Numa avaliação conjunta às intervenções de Danzilho, parece claro que a construção dos baluartes das portas de Ceuta, de Fez e da praia, para lá da defesa desses pontos sensíveis da praça, visou criar um dispositivo combinado de proteção da muralha circular da vila, reduzindo os ângulos mortos e a possibilidade de manobras de flanqueamento por parte do inimigo.

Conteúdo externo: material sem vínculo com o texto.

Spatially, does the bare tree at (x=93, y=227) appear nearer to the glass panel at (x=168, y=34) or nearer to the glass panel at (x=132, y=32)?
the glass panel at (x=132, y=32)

Em junho de 1514, quando o mestre Boytac, acompanhado pelo escrivão Bastião Luiz, inspecionou e fez o relato dos trabalhos de fortificação de Alcácer Ceguer, era ainda muito o que estava por concluir e reparar, nomeadamente fossos e cavas, pontes levadiças, guaritas e as armas portuguesas que sobrepujariam as novas portas. Em 1516, Danzilho permanecia ainda à frente das obras, mas no essencial estas já estariam realizadas. O complexo fortificado manuelino, que o arquiteto João de Castilho inspecionou em 1529, sem resultados práticos, ao que tudo indica, já estava obsoleto em meados do século XVI e dificilmente resistiria aos ataques e assédios de forças inimigas, que estavam então iminentes. A decisão de ocupar e fortificar o monte fronteiro do Seinal, em 1549, é a antecâmara do anunciado abandono português de Alcácer Ceguer, que se consumaria em inícios de julho de 1550.